> **Try it**: Write out, word for word, every line from the one containing "Standing vote fraction: 0%." through the last line of the records below, both ends included.

> **Data section**:
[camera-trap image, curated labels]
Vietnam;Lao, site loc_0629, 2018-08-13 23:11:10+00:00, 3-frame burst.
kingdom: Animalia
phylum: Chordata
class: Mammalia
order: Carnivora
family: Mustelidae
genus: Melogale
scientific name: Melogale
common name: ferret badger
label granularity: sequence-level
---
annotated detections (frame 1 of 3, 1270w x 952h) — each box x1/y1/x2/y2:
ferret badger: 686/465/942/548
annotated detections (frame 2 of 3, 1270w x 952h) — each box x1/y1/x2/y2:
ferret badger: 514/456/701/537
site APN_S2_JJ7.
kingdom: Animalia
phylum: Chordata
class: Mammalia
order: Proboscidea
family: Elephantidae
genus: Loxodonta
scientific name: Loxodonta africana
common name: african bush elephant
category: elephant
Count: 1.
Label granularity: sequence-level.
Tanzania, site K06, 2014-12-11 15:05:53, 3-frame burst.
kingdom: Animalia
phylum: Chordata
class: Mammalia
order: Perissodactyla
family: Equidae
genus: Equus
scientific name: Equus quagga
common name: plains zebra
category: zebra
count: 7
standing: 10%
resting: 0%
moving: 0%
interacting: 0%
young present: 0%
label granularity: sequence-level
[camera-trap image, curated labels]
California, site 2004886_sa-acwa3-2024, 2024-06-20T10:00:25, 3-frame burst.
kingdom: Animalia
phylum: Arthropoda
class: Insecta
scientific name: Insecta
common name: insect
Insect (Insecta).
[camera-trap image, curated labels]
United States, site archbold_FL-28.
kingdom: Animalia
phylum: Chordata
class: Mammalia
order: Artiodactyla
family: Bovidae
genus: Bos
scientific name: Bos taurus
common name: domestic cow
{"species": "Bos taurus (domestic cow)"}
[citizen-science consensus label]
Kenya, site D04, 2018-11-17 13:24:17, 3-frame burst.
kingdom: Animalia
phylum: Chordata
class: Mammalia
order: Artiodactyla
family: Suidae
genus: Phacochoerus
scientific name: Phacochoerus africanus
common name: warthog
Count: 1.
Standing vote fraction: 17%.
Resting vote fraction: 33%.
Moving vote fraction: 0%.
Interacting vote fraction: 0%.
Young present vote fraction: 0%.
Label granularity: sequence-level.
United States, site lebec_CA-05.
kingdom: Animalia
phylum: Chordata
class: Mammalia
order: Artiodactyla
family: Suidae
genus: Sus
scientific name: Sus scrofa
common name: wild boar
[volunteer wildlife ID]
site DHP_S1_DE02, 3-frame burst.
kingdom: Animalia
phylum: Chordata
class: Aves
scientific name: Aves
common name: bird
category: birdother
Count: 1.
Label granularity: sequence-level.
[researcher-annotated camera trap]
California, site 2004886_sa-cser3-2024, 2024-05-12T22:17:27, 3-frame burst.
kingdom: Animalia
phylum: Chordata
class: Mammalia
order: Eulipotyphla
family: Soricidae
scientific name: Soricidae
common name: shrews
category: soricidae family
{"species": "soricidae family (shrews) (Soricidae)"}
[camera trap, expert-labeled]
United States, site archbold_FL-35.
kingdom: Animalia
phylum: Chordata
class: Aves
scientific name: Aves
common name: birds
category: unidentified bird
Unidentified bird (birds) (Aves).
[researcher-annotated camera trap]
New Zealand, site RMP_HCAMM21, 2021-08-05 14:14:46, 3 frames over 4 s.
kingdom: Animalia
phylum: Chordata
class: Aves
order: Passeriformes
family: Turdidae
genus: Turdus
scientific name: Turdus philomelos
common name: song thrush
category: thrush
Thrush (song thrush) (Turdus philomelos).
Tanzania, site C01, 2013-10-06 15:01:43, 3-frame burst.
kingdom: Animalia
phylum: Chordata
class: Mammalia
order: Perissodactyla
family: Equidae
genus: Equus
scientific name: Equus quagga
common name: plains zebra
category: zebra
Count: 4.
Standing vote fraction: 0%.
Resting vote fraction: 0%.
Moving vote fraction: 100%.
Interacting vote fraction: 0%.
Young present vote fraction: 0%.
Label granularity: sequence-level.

> **Result**:
Standing vote fraction: 0%.
Resting vote fraction: 0%.
Moving vote fraction: 100%.
Interacting vote fraction: 0%.
Young present vote fraction: 0%.
Label granularity: sequence-level.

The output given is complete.